After all, this was the boy who started selling gum at just 6 years old and has never stopped earning an income since.
In fact, at the end of the same year that his father gave him that ultimatum, he made enough money from his paper route to file tax returns.
Making money was Buffett's vocation AND avocation.
Without it, he realized only after almost having it taken away from him, he would be miserable.
Anthony Bourdain
When he was in the 4th grade, the eventual world-renowned chef Anthony Bourdain took a family trip to Europe.
But Bourdain and his brother were much more interested in the comic books and lifestyle kids in Europe led, not the food. So they spent the first week complaining about the undrinkable milk, "cheesy" butter, and repetitive meals.
His parents were foodies who had come to Europe largely because of the cuisine, so this behavior annoyed them.
But one day, his family took a trip to La Pyramide.
At the time, La Pyramide was the "culinary center of the universe," so that experience would surely be formative for any future chef.
Here's how Bourdain recalls that evening:
"They pulled the gleaming new Rover into the parking lot of a restaurant called, rather promisingly, La Pyramide... and then left [my brother and I] in the car!"
Bourdain spent the next few hours in the car fuming with anger.
By leaving them in the car, his parents were sending a clear message:
You need to be more appreciative of food to enjoy such a privilege.
Bourdain looks back at this event as his clear genesis as a food lover:
"It was a wake-up call that food could be important, a challenge to my natural belligerence. By being denied, a door opened." (emphasis mine)
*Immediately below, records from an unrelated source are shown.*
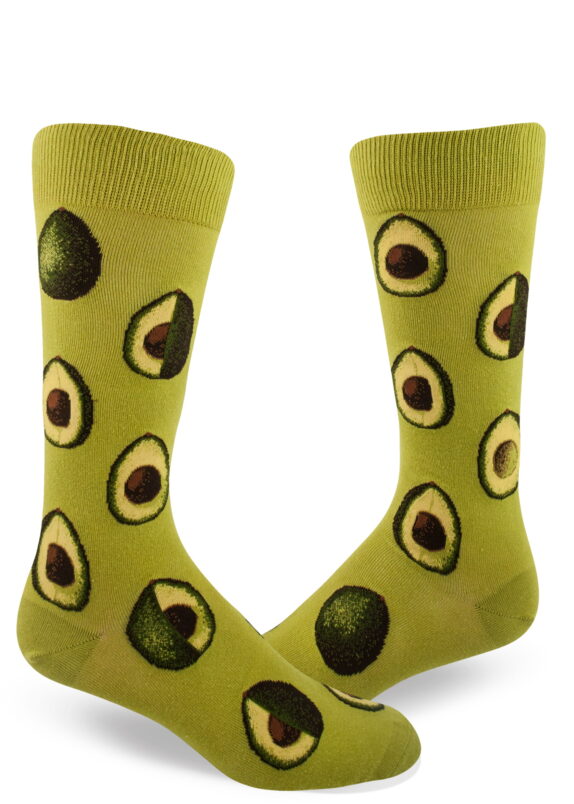 Avocado Phase Men's Crew Socks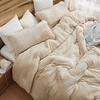 image:imageByourbed Thicker Than Thick Coma Inducer TPlush Filling Experience Coma Worthy Sleep with Cozy Thick Extra Large Beddingwin XL Oversized Comforter Set Birch BeigeQueen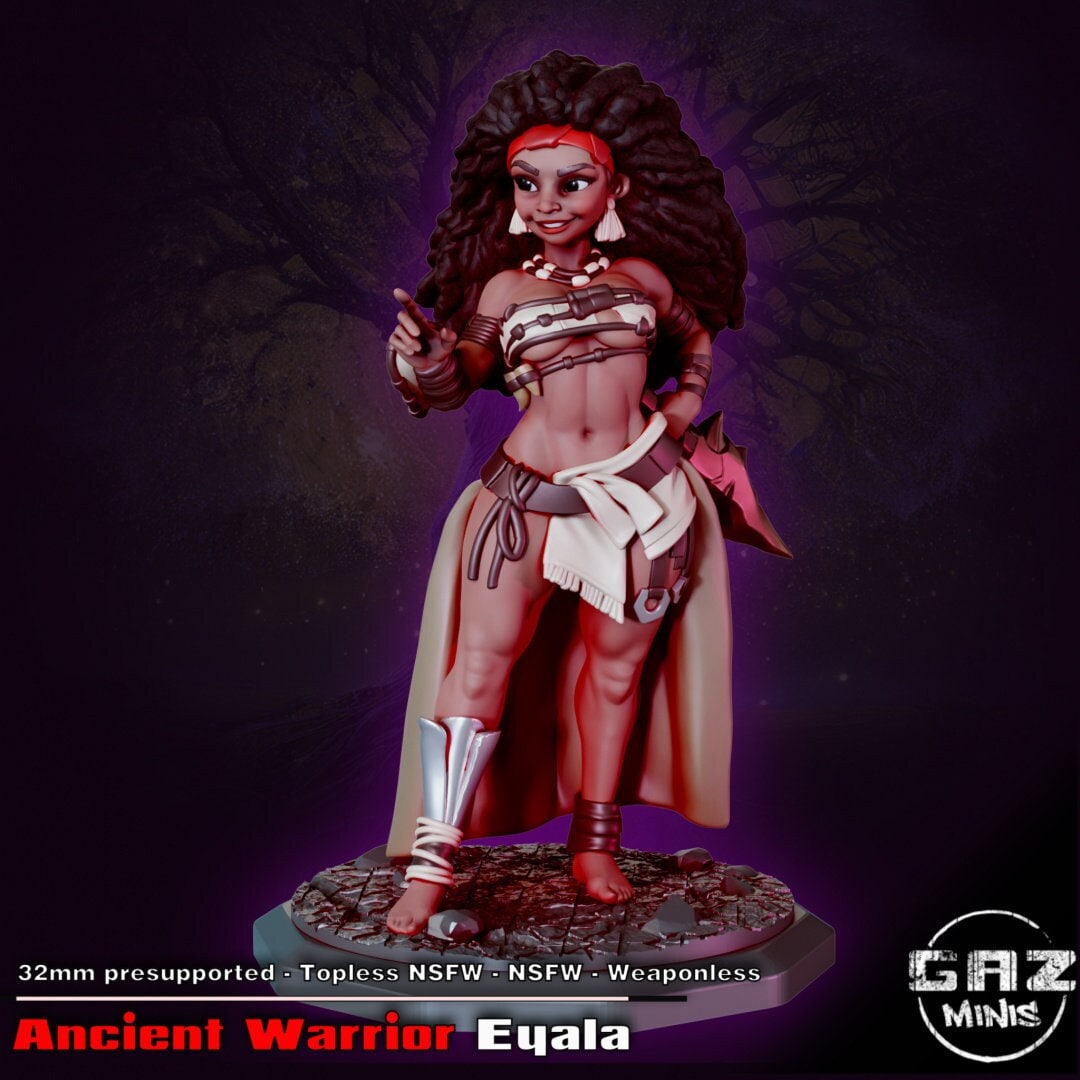 Ancient Warrior Eyala | Medium | 32mm | Gaz Minis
It became his mission from then on to outdo his parents and try EVERY food he could find, no matter how strange.
Just as it did for Buffett, it took a door closing for Bourdain to realize that he desperately wanted to explore what was behind it.
Eiichiro Oda
The manga(Japanese comics) industry is worth around $14 Billion. So it should come as no surprise that its authors are skilled workhorses who are as prolific as they are brilliant.
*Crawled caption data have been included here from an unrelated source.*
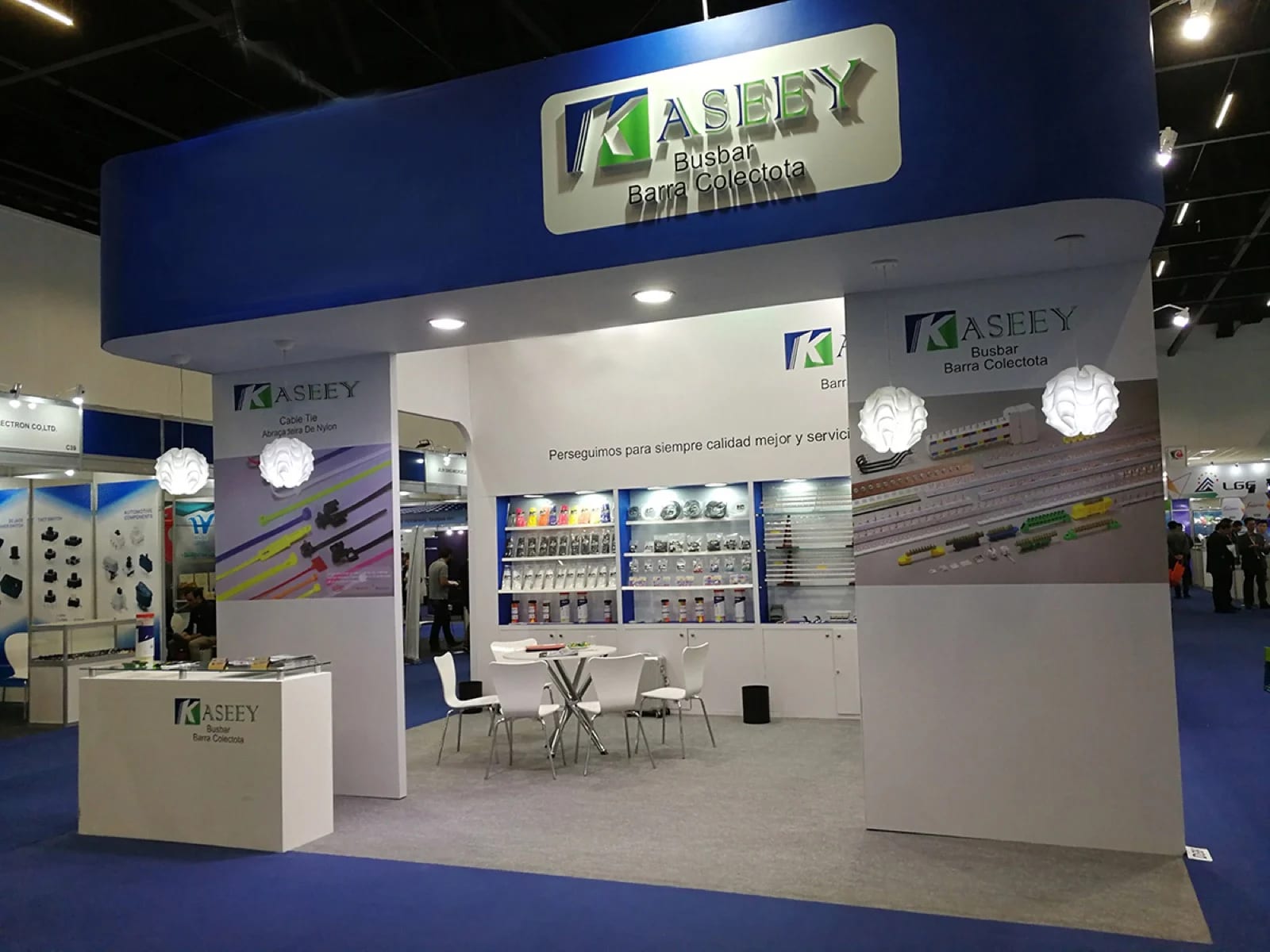 KASEEY busbar product display at an exhibition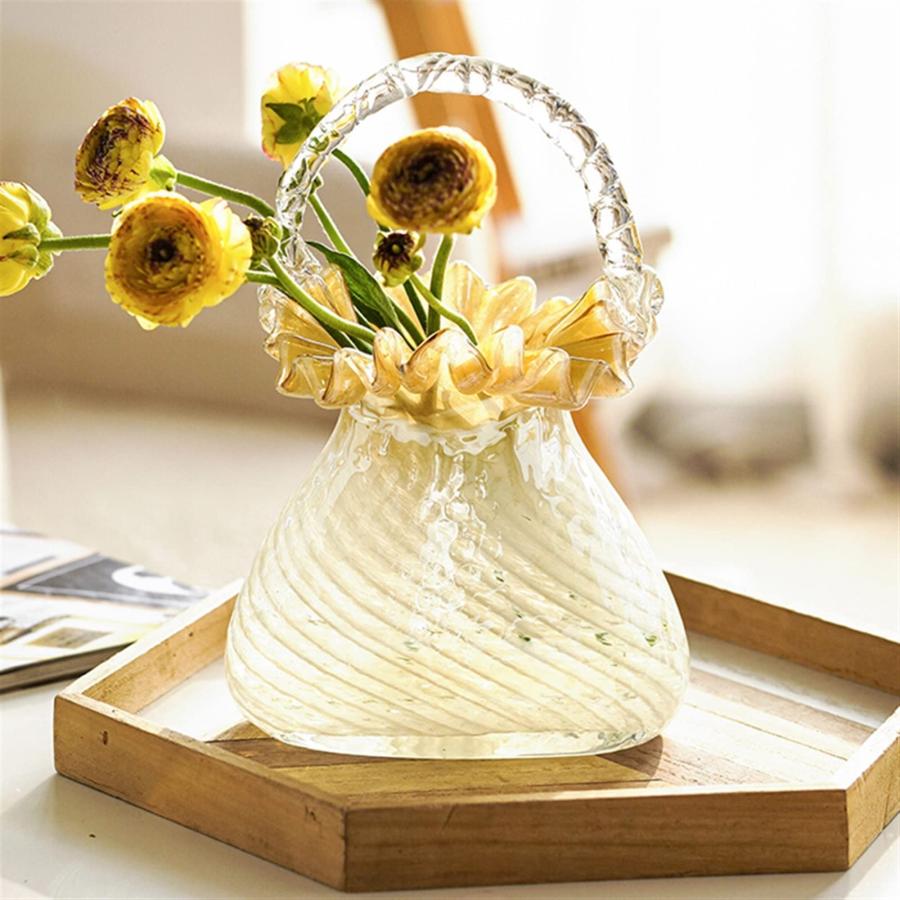 【並行輸入品】花瓶装飾かわいい北欧花瓶高級美的センターピースヴィンテージ花瓶現代中国 Decoracion Para El Hogar ルームイの画像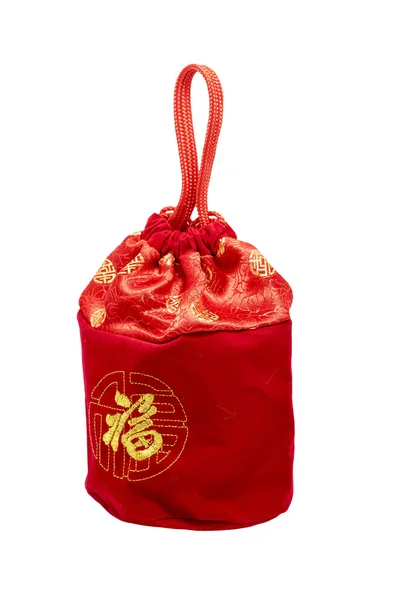 Red pouch for Chinese new year — Stock Photo, Image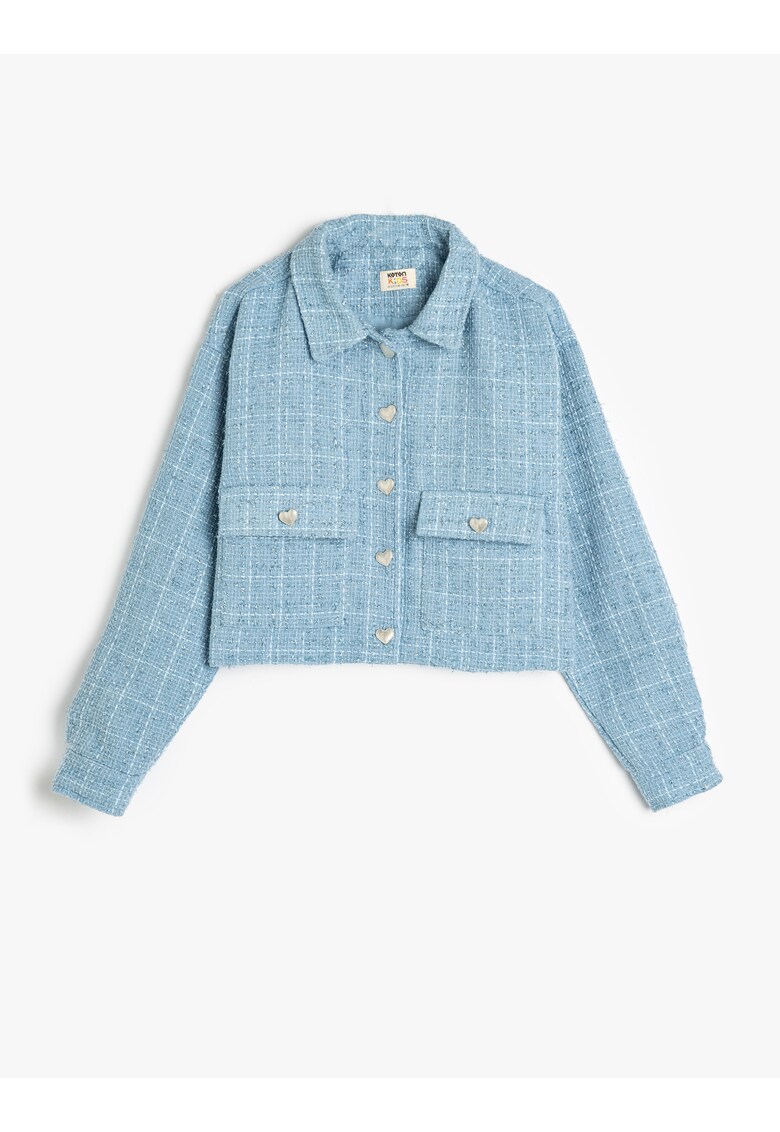 Jacheta din tuid cu buzunare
Eiichiro Oda, author of the best-selling manga series of all-time One Piece, is the best example.
A typical day for Oda involves waking up at 5:00 AM and working until 2:00 AM the next day, leaving only 3 hours to sleep.
His day involves little to no breaks, as it's not uncommon for him to forget to eat regularly or stay inside his apartment for days or weeks at a time.
This pace, unfortunately, has a steep price.
Oda has been hospitalized several times due to overworking himself.
His rival, Masashi Kishimoto (author of Naruto), paid him a visit at the hospital during one of these hospitalizations, and what he found shouldn't come as too much of a shock:
Eiichiro Oda was in his hospital bed working on the next chapter of One Piece when he should have been resting!
If his insane schedule or manga sales weren't proof enough, this story makes one thing clear:
Eiichiro Oda's One Piece is a passion he is willing to die for.
Conclusion
Anthony Bourdain's words are worth revisiting:
"By being denied, a door [opens]."
If you have trouble figuring out which things or people matter most to you, pay attention to how you feel when they are taken away.
If the opposite of love is indifference, then torment can help reveal the things you love.